Después de ganar un premio de una poderosa editorial, por el que ingresó una importante cantidad de euros y neuras, Martín recibió una oferta de una popular actriz cómica para que echara una mano en la escritura de guiones para su serie televisiva, que empezaba a declinar peligrosamente por su falta de ideas. Aunque el estilo de la actriz no le interesaba y el mundo de la televisión le resultaba casi tan hostil como el del cine, cambiando las pirañas de uno por los escorpiones del otro, aceptó para conocer desde dentro un medio que desconocía por completo, y también, para qué negarlo, porque en televisión se paga muy bien a los escribidores, que suelen trabajar en condiciones similares a las de los esclavos. La actriz, al parecer, había leído algunos fragmentos de sus novelas y estaba convencida de que su facilidad para los diálogos ingeniosos e inteligentes, según sus propias palabras, encajarían perfectamente en su telecomedia. Un viernes se plantó en la mansión del productor en Madrid. Era una casa preciosa, y su esposa, una modelo dominicana a la que aventajaba en 30 años, lo era más aún.

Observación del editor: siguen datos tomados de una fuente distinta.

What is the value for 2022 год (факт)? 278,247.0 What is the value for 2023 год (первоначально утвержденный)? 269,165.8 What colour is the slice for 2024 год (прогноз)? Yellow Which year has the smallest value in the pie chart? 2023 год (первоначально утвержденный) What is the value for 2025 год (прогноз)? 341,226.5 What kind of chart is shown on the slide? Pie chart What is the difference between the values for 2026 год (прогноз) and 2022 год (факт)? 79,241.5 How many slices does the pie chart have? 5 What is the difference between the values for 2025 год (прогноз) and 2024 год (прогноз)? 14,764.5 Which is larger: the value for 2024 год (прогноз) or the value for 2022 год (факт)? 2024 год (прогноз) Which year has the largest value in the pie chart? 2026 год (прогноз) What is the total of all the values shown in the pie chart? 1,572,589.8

Martín se sentía como el guionista de «Cautivos del mal», aquel formidable melodrama de Vincente Minelli en el que un productor despiadado pero fascinante encarnado por Kirk Douglas engañaba y traicionaba a a quien se pusiera por delante para sacar adelante sus películas. Por desgracia, su productor no era Douglas, ni de lejos. Tras mostrarle algunas escenas a modo de ejemplo, y sermonearle durante dos horas sobre el espíritu de la serie, los entresijos del humor televisivo, los secretos de la comedia y las rarezas de la estrella, el productor lo llevó a un cuartucho con un ordenador y una impresora. Demuéstrame lo que sabes hacer, le dijo. Durante las siguientes ocho horas, sin más reposo que unos minutos para comer un sándwich de pollo con sabor a lagartija, intentó la cuadratura del círculo. Siempre había seguido la consigna de Lee Marvin a sus soldados criminales en «Doce del patíbulo»: «Se han presentado voluntarios para una misión que les deja tres caminos a seguir: pueden obrar de mala fe, en cuyo caso serán devueltos aquí y ejecutadas sus sentencias; pueden desertar en combate, en cuyo caso yo mismo les volaré los sesos, o pueden hacer lo que se les diga y así seguir adelante». Así que siguió adelante.